# My best friend



## fizzy n kirbys mum (Jan 17, 2005)

Just took this photo , what an angel he is  
I love him so much and I know everyone will 
understand how I feel about this wonderful boy of mine


----------



## nabi (Nov 25, 2004)

What a gorgeous shot of him....he is the cutest little fellow...I understand completely how you feel about him.......lucky for you he's across the pond or I would be dog nappin him ( but only occasionally for a couple of hours for a Fizzy fix ) LOL


----------



## CooperChi (Dec 16, 2004)

That's such a good picture! He looks like the sweetest little innocent angel in that picture! I can tell he is loved very much :wink:


----------



## sullysmum (Mar 6, 2004)

Thats a nice picture!


----------



## SC (Oct 15, 2004)

He is SOOOOOO cute! There is nothing like a little chi friend. :wink:


----------



## OzzyAndLilysMom (Mar 9, 2004)

He is such a darling


----------



## fizzy n kirbys mum (Jan 17, 2005)

SC said:


> He is SOOOOOO cute! There is nothing like a little chi friend. :wink:


Your SO right , there the best


----------



## xfayex (Apr 4, 2005)

so so cute!


----------



## Mia's Mom (Jan 25, 2005)

Awwww, that's a great shot!! Too cute!!


----------



## Unique (Apr 11, 2005)

Awww very cute!

xx,

Nadine.


----------



## ilovesadie (Jun 1, 2004)

Aww he has such a cute mouth. :wink: I just wanna give him a smooch on the lips!


----------



## Iamafairy (Jan 26, 2005)

Awwwwwwwww an adorable little angel!!


----------



## Kari (May 13, 2004)

Great picture! :wink:


----------



## Rachael Polachek (Feb 19, 2005)

I know exactly how you feel.

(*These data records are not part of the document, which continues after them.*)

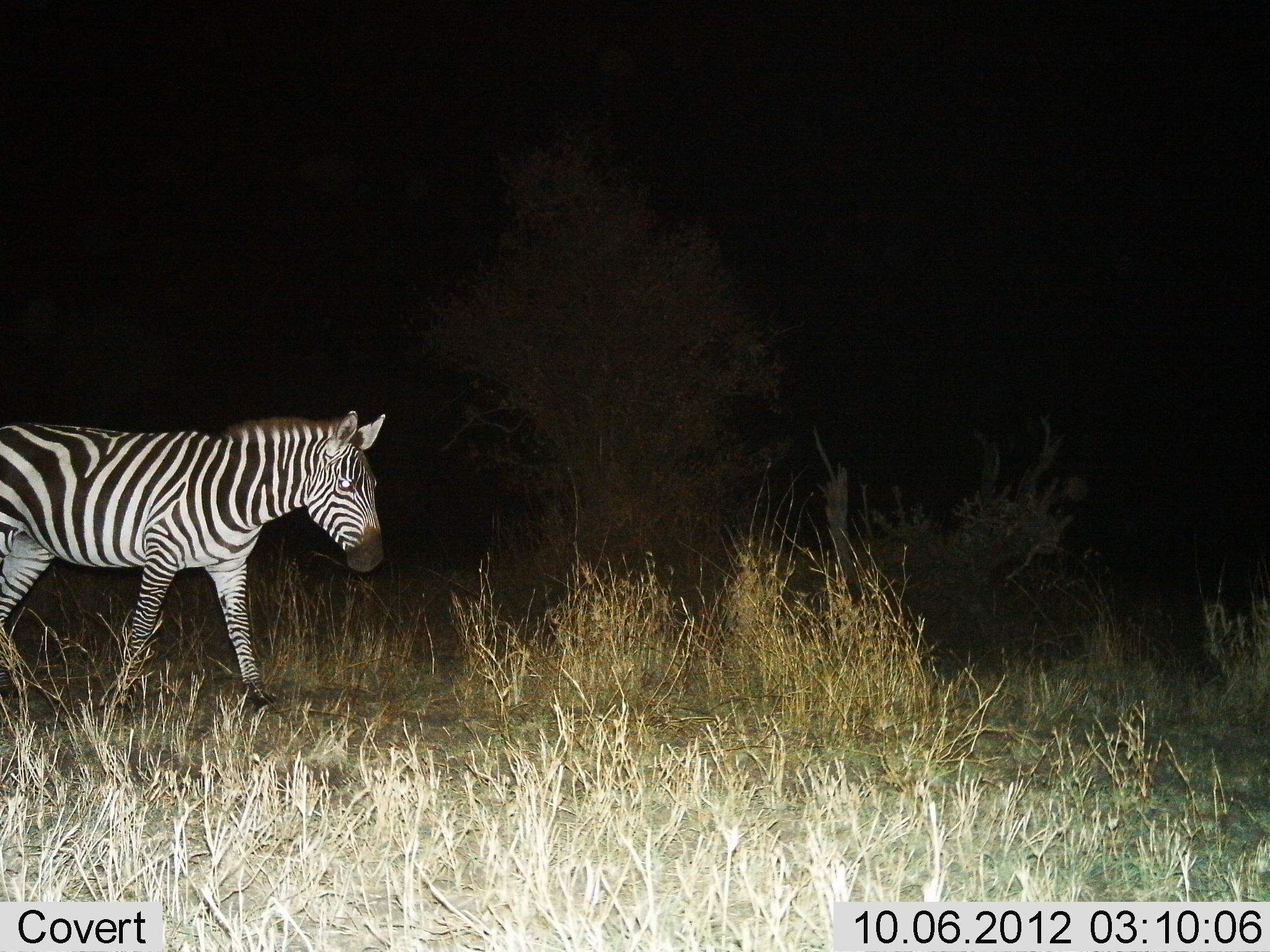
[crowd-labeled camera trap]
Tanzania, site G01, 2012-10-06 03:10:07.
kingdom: Animalia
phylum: Chordata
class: Mammalia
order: Perissodactyla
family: Equidae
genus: Equus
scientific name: Equus quagga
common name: plains zebra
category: zebra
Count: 1.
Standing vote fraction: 20%.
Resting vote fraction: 0%.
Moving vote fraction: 80%.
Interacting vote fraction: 0%.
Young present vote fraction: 0%.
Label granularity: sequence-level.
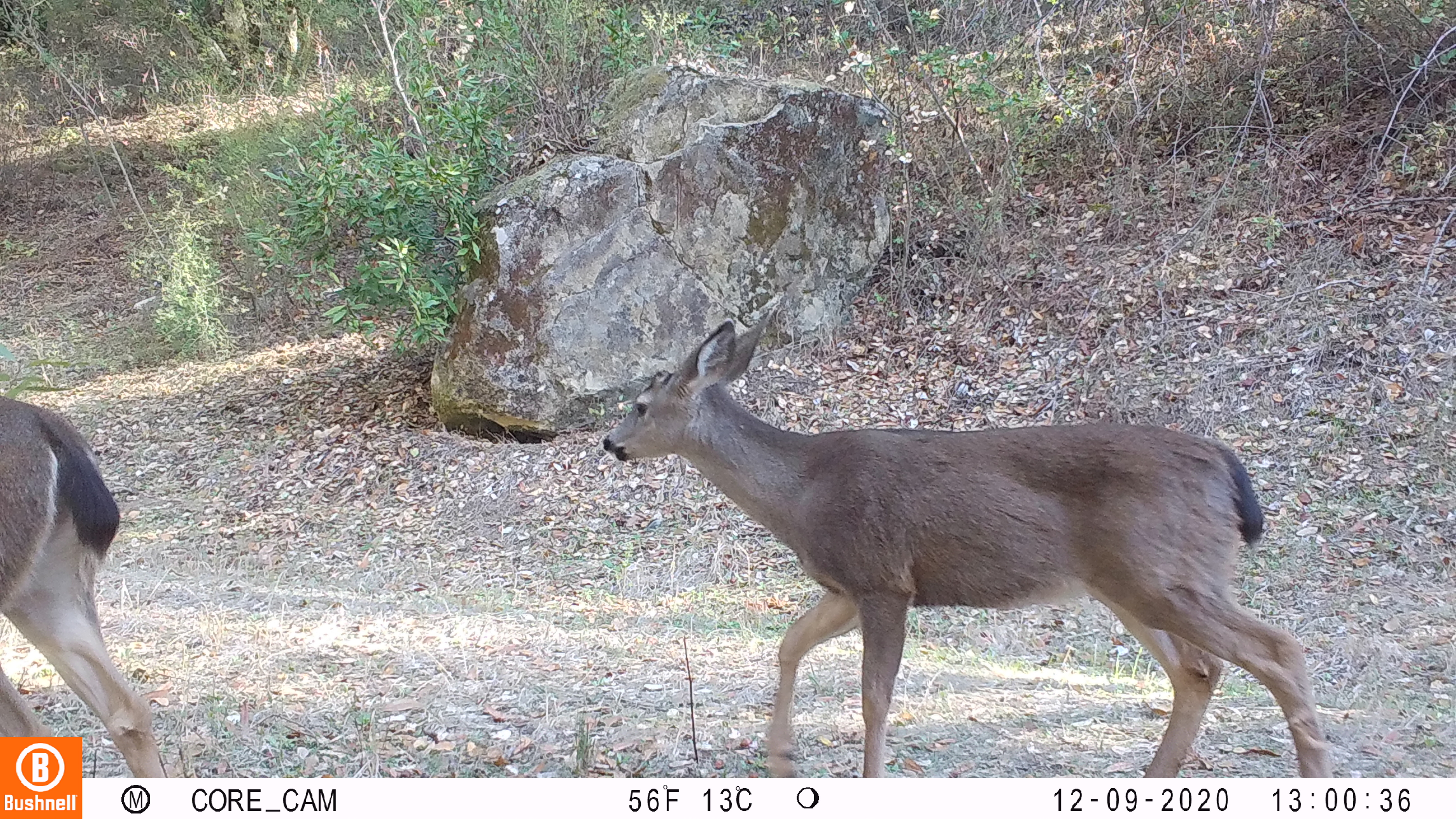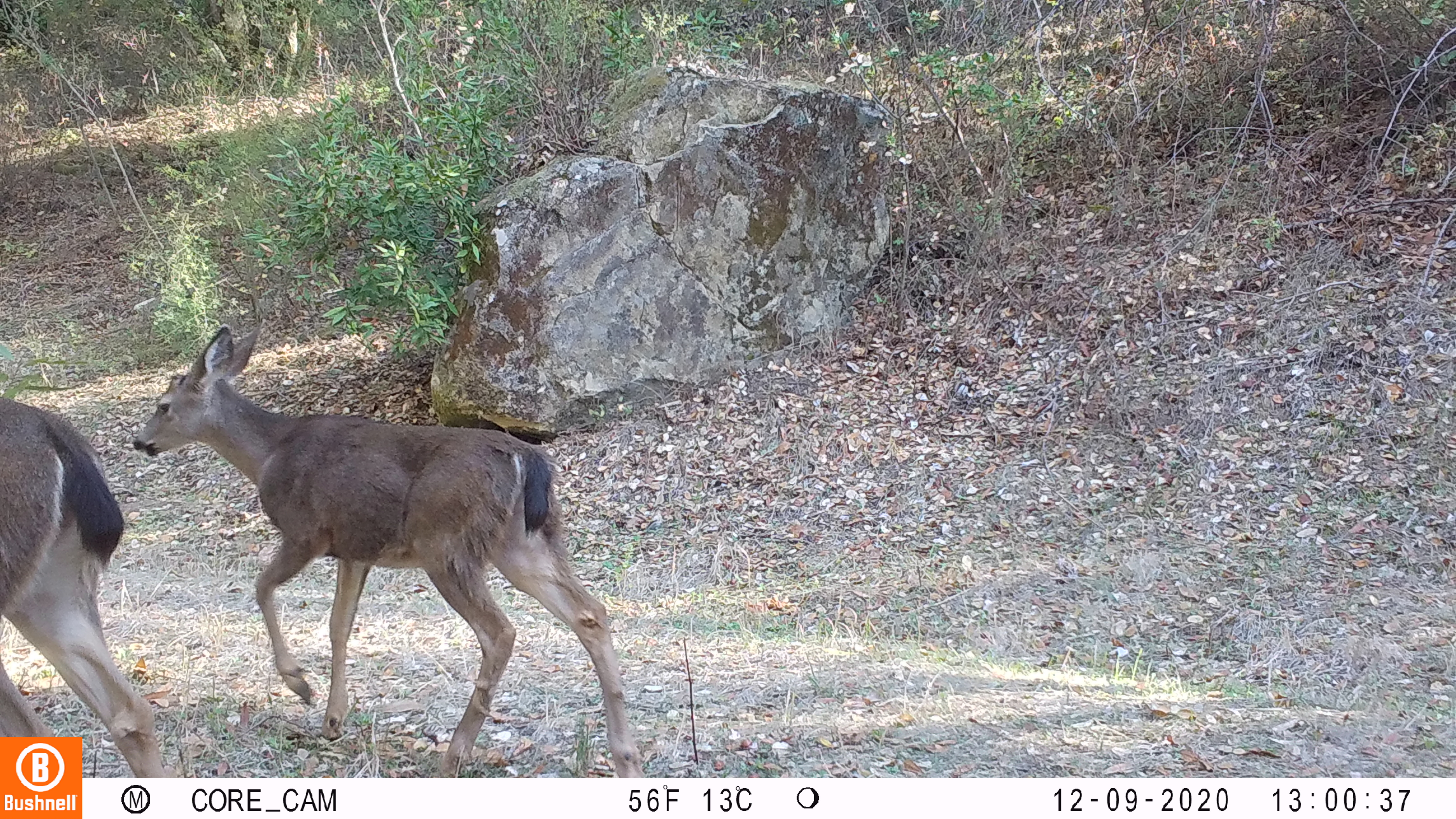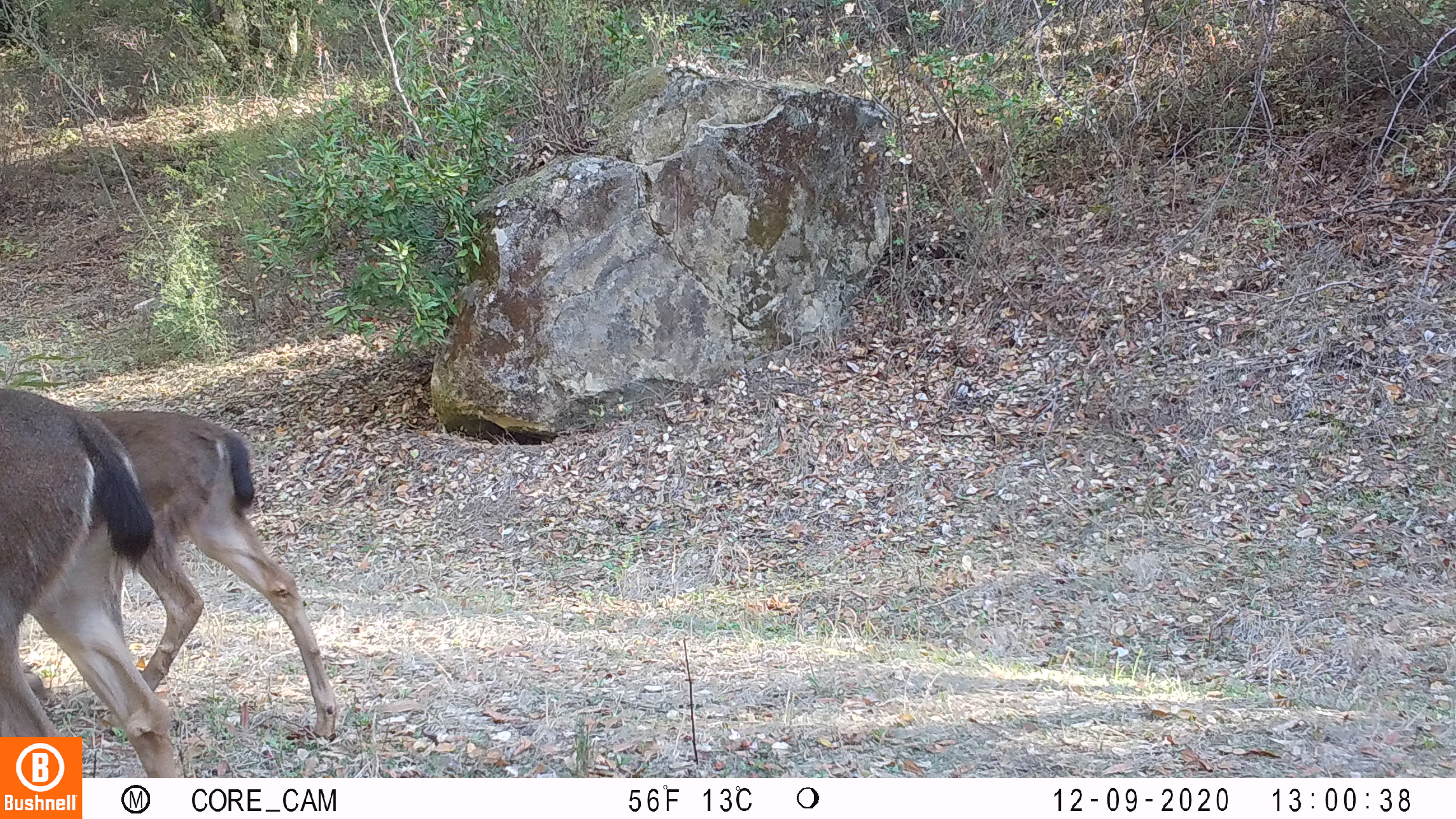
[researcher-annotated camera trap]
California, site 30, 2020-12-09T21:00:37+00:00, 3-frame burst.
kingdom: Animalia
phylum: Chordata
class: Mammalia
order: Artiodactyla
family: Cervidae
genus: Odocoileus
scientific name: Odocoileus hemionus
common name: mule deer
Mule deer (Odocoileus hemionus).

He is such a special boy and he loves his mum so much.


----------



## mychisangel (May 6, 2005)

What a stunning pic and he is such a gorgeous looking boy. :angel5:


----------



## stefania (Apr 16, 2005)

I totally understand where you coming from...we just cant help falling in love with our chis :love4: Fizzy is very handsome by the way :wave:


----------



## luv4mygirls (Feb 20, 2005)

*sigh* i know the feeling. every time i look at chiwi and she sees me looking at her she gets her tail goin and her ears go back and i'm like oh my god i love you chiwi!!!!!!!
what a great shot of fizzy d.


----------



## xx-nathalie-xx (Jan 10, 2005)

i want a fizzy fix too  :wink: 

kisses nat


----------



## KJsChihuahuas (Jan 6, 2005)

I love him!! He is such the little man!!


----------



## SunnyFLMum (Apr 21, 2005)

Yes, they are little blessings dressed in fur :angel4:


----------



## stefanie_farrell (Jan 11, 2005)

Fizzy you sexy guy! loll
Sucha charming photo!
xxxxxxxxx


----------



## chihuahua-lady (Apr 13, 2005)

awwww he is such a cutie


----------



## Gadget's Mom (Jan 14, 2005)

I do believe we think alike....


----------



## MissMolly (Jan 28, 2005)

I love Fizzy! He's so handsome!


----------